Individual investors who hold the bonds for three years will be eligible for a gold commemorative coin valued at 10,000 yen, the Finance Ministry said in Tokyo today. At 15.6 grams, (0.55 ounces), it would be worth about $948 based on prices for the precious metal. Only a limited number of coins will be issued, the Finance Ministry said in a statement.
Azumi, whose hometown was devastated by the March 11 disaster, said today he bought 1 million yen of the debt to support rebuilding efforts from the March 11 earthquake and tsunami. Offering gold bolsters the value of the return on the debt, which will be at 0.05 percent for the first three years.
Japan — the prototypical case of zombification — has kicked the can all the way to the end of the road. How easy is it for an investor or an institution to accept a near-zero bond yield when they could buy a piece of gold that has averaged a 17% yield this decade?

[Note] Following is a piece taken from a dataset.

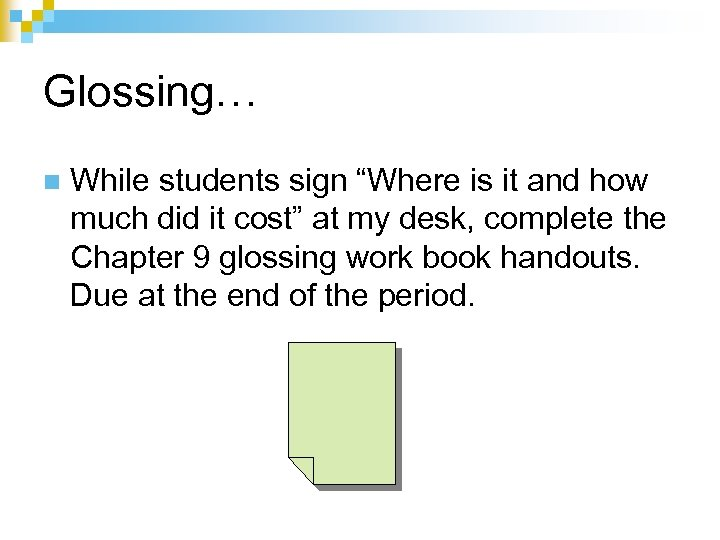 """Glossing… n While students sign """"Where is it and how much did it cost"""""""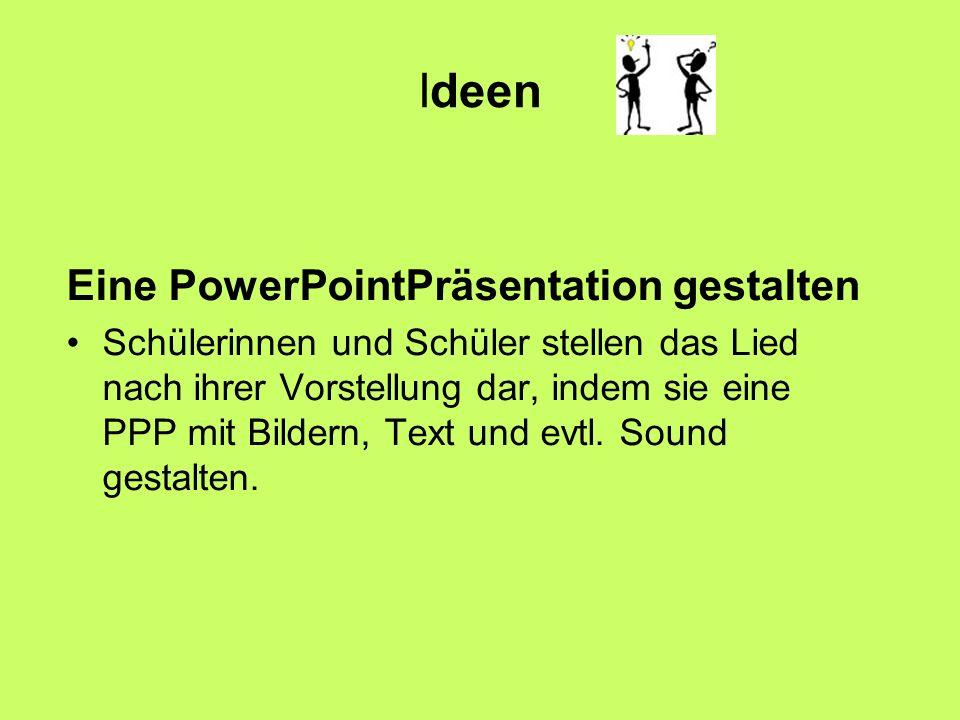 Ideen Eine PowerPointPräsentation gestalten Schülerinnen und Schüler stellen das Lied nach ihrer Vorstellung dar, indem sie eine PPP mit Bildern, Text und evtl.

Not easy at all. That is why — if governments want to kick the can and avoid liquidation at all costs — governments will have to find a way to limit gold yields. I outlined a fairly outlandish (but undoubtedly Keynesian) method a couple of months ago — a new stimulus package to mine gold. Of course, there is a more devastating alternative with a historical precedent, which is confiscation, but whatever they do they need to address the fact that a form of economic activity that produces nothing — buying gold — is far more attractive than investing in stocks or bonds or (any fiat-denominated instruments).
Now I don’t expect America to get to the stage Japan is at — America is at its core a free-spirited, libertarian nation, and years of austerity, unemployment and zero growth will foment revolution. Japan, by contrast, is a very conservative, and conformistic nation. Jobless Japanese kids — unlike their British and American contemporaries — do not seem to riot. So I never expect the American or British Treasuries to get to the stage where they sweeten the deal on their crummy debt by throwing in gold coins.
But the lesson here is all the same — without some kind of miracle, bailing out zombie institutions and financial systems kills creative destruction (the heart of capitalism), which kills growth, and makes gold an extremely attractive investment. That’s because it doesn’t lose any intrinsic value, while stocks and bonds are blighted by systemic dereliction, monetary mismanagement, and weak demand.
Frankly, I’d rather live in an economy where gold is not such an attractive investment, where stocks and bonds trade on fundamentals rather than the latest interventionist hyperbole from Benny at the Fed, where products and firms succeed and fail based on their inherent characteristics, rather than on whether the Euro will fail or not. But until capitalism is restored, until firms are free to succeed and fail on their own merits, gold — the true symbol of capitalism in a perverted system of corporatism — will keep going up and up.